(Records of scene-based questions)
"""
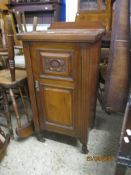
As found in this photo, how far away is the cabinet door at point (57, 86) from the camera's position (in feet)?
3.47

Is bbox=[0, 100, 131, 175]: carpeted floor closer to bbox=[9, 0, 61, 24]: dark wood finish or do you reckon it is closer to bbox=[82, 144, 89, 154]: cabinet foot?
bbox=[82, 144, 89, 154]: cabinet foot

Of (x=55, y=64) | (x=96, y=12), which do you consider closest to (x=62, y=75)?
(x=55, y=64)

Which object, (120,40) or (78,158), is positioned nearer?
(120,40)

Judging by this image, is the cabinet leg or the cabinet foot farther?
the cabinet leg

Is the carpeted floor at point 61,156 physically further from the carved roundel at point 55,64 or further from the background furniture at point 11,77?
the carved roundel at point 55,64

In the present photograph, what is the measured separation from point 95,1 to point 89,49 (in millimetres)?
1991

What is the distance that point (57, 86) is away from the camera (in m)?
1.15

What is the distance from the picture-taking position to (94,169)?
119 centimetres

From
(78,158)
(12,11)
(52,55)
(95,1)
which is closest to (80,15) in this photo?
(95,1)

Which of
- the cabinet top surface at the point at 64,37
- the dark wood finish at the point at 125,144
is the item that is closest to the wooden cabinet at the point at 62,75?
the cabinet top surface at the point at 64,37

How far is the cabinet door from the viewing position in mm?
1057

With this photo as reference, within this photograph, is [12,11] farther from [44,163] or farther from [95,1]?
[44,163]

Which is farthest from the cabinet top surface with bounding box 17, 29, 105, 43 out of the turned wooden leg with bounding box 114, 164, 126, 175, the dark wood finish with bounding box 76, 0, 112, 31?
the dark wood finish with bounding box 76, 0, 112, 31

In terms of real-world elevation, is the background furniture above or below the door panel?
above
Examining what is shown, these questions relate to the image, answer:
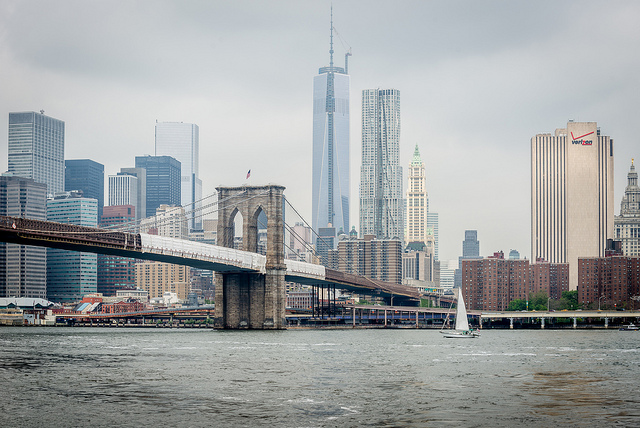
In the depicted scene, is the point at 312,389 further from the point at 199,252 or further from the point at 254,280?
the point at 254,280

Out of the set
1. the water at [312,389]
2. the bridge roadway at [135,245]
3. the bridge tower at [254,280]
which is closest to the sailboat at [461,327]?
the bridge tower at [254,280]

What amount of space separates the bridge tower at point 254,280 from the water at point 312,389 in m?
53.5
"""
• _YOUR OBJECTIVE_
Rewrite the lines of the items as a Markdown table with the columns Row and Line, starting with the line containing "With this photo" and going on through the end of the items. Skip blank lines, and leave the pictures out.

• _FULL SOLUTION_
| Row | Line |
|---|---|
| 1 | With this photo as reference, within this photograph, is [12,11] farther from [44,163] or farther from [95,1]? |
| 2 | [44,163] |
| 3 | Which is farthest from the cabinet top surface with bounding box 17, 29, 105, 43 out of the turned wooden leg with bounding box 114, 164, 126, 175, the dark wood finish with bounding box 76, 0, 112, 31? |
| 4 | the dark wood finish with bounding box 76, 0, 112, 31 |
| 5 | In terms of real-world elevation, is the background furniture above or below the door panel? |
| 6 | above |
| 7 | Examining what is shown, these questions relate to the image, answer: |
| 8 | In the depicted scene, is the point at 312,389 further from the point at 199,252 or further from the point at 254,280? |
| 9 | the point at 254,280 |
| 10 | Out of the set |
| 11 | 1. the water at [312,389] |
| 12 | 2. the bridge roadway at [135,245] |
| 13 | 3. the bridge tower at [254,280] |
| 14 | which is closest to the sailboat at [461,327]? |
| 15 | the bridge tower at [254,280] |
| 16 | What amount of space separates the bridge tower at point 254,280 from the water at point 312,389 in m? |
| 17 | 53.5 |